Ledger Art - Transcript

0:11 My name is Ramsey Weeks. I work here at the National Museum of the American Indian as one of the cultural interpreters, part of the education department here. Originally from the Assiniboine Nation, and I’m here today to talk a little bit about the tradition of ledger art.

0:28 And right here on the table we have a beautiful piece of ledger art, a very modern piece but done using that very old tradition. Ledger art, quite simply, is that process of telling stories with pictures. So in this one we actually have a picture of a buffalo hunt happening. We have the Native People here actually chasing those Buffalo. We can even tell the particular location that this is happening, with the black hills in the background. So this is happening in South Dakota. We can even tell directional movement of the buffalo with the prints over here, the hoof prints. So the hunt is actually moving this way. The goal of this is actually to be hunting that white buffalo, the white buffalo being sacred. The one who actually got the hide would be held in a lot of honor. So you can really get a lot of cultural information from just the pictures here. This particular piece of ledger art is actually done on a deer skin.

1:40 These designs over here, while they look an awful lot like the sun design are actually - they can be described in different ways. They can be seen as a directional symbol, they can slo be seen as a symbol of medicine. So that holy power.

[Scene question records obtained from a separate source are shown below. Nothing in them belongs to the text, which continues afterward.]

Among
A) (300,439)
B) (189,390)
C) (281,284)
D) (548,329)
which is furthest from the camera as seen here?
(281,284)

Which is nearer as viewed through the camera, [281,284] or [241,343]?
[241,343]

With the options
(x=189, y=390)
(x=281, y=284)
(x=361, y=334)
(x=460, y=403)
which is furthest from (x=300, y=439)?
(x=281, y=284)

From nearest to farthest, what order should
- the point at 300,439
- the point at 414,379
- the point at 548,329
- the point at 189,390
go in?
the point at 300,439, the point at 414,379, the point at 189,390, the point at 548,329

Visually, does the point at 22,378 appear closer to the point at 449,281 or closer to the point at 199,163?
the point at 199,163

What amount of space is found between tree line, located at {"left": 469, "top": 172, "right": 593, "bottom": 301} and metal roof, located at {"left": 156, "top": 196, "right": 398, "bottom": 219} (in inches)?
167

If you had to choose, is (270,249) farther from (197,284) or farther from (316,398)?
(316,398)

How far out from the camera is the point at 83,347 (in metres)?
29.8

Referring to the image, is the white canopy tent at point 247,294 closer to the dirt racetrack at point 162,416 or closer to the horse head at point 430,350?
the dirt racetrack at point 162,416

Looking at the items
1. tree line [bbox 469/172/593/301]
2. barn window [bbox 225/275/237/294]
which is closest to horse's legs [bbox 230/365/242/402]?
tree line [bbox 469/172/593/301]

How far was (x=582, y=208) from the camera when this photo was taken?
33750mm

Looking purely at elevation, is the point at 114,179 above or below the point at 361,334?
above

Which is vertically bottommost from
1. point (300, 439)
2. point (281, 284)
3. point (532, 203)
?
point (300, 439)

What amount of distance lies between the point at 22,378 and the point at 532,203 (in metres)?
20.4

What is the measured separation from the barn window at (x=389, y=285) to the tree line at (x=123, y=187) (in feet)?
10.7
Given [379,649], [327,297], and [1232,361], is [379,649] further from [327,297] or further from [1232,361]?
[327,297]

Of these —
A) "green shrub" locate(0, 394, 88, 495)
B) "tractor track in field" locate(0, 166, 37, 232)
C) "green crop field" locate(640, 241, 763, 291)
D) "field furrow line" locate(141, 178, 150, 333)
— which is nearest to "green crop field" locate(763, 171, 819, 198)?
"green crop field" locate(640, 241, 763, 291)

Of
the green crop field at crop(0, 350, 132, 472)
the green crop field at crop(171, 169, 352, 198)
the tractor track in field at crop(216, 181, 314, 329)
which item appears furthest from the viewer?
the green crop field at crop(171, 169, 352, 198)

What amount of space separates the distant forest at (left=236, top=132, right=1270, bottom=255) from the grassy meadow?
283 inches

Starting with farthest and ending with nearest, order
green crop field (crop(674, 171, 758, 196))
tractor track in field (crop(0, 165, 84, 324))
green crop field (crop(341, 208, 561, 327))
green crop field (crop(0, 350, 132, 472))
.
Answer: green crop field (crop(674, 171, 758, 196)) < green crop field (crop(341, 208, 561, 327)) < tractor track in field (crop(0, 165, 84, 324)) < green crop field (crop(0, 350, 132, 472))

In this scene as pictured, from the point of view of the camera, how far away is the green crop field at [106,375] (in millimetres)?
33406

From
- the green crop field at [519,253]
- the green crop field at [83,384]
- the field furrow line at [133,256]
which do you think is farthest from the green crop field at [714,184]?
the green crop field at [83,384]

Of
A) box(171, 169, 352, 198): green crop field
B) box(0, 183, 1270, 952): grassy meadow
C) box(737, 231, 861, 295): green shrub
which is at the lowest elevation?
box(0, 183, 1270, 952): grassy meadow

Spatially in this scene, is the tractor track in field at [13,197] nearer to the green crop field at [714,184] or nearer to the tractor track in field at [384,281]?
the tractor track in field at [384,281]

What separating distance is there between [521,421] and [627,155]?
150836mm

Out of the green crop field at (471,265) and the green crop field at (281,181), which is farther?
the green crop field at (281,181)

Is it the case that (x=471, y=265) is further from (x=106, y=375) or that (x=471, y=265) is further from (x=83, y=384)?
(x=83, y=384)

2:00 When you actually know the communities quite well - and this would show how well an individual knows the communities - the horses are actually painted very differently, and that painting on the horses would actually tell you who those individuals are. So you can tell, if you are in the community, who is actually on this hunt and who is going to be getting that white buffalo.

2:24 This is just one tradition of the ledger art. I actually have here an image of another piece of ledger art. This is called a winter count. It is also telling stories with just the pictures alone. The winter count, though, is actually a history book. This history book covers 71 years of history, starting in 1800, going out to 1871. So you read this book in that spiral pattern, each one of those symbols represents one year of history and that most important event during that year’s time.

3:03 Right here, in 1801, there was actually an outbreak of smallpox. You can see the outline of that man with those red dots on him. Right next to him, that horse shoe, in 1802, was the first successful horse raid in the community. This one is actually coming from the Dakota community, from the Minnesota area.

3:30 And as we continue on around, it’s not just those horrid events like smallpox, measles, but there would also be celestial events recorded. Right over here, for example, we have the moon, the stars around the moon, and what’s really hard to see here are teeny tiny dots. Now here the red dots don’t represent smallpox (star don’t get smallpox). They represent falling stars. So this was actually a meteor shower, one of the largest of the century.

4:05 You can also record people’s names with this one. So this design right here is actually a crow - that big black bird. Sticking out of the big black bird is an arrow. This was actually the year that the war chief, Big Crow, died in battle. So you can get even that specific type of information. So that’s also that tradition of ledger art, used in a different way, also used to tell stories to tell that history using just the pictures alone to keep the story.